Noun ιαμα (iama) means a healing, a repair, a cure. Noun ιασις (iasis) describes the act or process of healing. Noun ιατρος (iatros) describes a healer.
The future form of this verb is ιασωμαι (iasomai), and thus the name Jason means One Who Will Heal or He Will Heal, which has a decisive Semitic ring to it (many Semitic names come from future forms of verbs). The Hebrew equivalent of our verb would be רפא (rapa'), from which comes the name Raphael, which belonged to the angel who helped Tobias, the son of the blind but righteous Tobit (Tobit 5:4).
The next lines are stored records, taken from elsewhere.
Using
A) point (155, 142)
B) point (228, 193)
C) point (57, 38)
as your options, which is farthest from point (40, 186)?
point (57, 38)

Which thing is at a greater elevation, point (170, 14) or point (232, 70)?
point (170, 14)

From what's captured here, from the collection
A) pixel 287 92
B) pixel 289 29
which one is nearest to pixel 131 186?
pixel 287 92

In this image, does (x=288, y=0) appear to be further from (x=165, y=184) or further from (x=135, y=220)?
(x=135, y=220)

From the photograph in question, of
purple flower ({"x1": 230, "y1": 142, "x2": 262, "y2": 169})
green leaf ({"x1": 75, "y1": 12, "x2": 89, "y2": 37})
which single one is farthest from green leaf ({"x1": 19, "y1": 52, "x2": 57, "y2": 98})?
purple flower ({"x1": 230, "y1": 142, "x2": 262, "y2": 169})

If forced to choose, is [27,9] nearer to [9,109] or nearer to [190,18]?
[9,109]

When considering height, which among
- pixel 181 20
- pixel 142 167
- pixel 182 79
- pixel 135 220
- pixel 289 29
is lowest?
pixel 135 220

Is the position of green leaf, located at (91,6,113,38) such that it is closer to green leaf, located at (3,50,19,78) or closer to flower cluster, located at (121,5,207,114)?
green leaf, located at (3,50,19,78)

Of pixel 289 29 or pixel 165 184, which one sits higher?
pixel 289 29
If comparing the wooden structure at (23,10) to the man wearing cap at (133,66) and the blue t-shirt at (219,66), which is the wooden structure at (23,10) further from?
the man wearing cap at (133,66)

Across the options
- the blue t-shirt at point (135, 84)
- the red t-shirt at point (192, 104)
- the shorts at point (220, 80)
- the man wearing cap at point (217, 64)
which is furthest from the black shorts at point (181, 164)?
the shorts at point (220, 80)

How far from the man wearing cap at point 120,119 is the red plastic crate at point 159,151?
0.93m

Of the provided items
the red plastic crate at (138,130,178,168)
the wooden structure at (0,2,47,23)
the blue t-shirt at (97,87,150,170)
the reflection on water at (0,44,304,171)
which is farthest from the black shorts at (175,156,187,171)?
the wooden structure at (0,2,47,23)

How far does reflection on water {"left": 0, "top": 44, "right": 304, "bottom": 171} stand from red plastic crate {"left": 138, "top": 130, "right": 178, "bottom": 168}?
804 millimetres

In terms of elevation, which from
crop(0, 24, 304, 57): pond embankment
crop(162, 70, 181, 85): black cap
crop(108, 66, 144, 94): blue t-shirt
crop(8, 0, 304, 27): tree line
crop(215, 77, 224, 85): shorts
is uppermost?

The quest of Tobias to retrieve Tobit's money from Media seems specifically designed to deliver a commentary on the story of Jason's quest for the Golden Fleece, and ultimately the subsequent Homeric tradition upon which classical Greek was founded. Tobias, of course, healed his father's eyes with the gall of a fish (John 9:1-41). The name Homer is traditionally explained by the noun ομηρεω (homereo), which described a blind person.
Homer himself asserted that Jason's "uncle" was none other than Cretheus, the king of Aeolis, whose name comes from the same root as the name Crete, which in turn relates to the Greek noun κριτης (krites), a judge, from the verb κρινω (krino), to separate or to distinguish.
Our name may also have a Hebrew origin, in which case it's an alternative form of the name Jesus, which is a transliteration of the name Joshua, which consists of יה (Yah; short for YHWH) and the verb ישע (yasha'), meaning to save or deliver:
שוע ישע
The verb ישע (yasha') means to be unrestricted and thus to be free and thus to be saved (from restriction, from oppression and thus from ultimate demise). A doer of this verb is a savior. Nouns ישועה (yeshua), ישע (yesha') and תשועה (teshua) mean salvation. Adjective שוע (shoa') means (financially) independent, freed in an economic sense.
Verb שוע (shawa') means to cry out (for salvation). Nouns שוע (shua'), שוע (shoa') and שועה (shawa) mean a cry (for salvation).
The noun תשע (tesha'), nine, looks like תושע (tohasha'), he or it will cause to save: the third person masculine singular Hiphil of the verb ישע (yasha'), to save. See our article on the Greek word for nine, εννεα (ennea).
That means that the name Jason also means Yah Will Save or Yah Saves.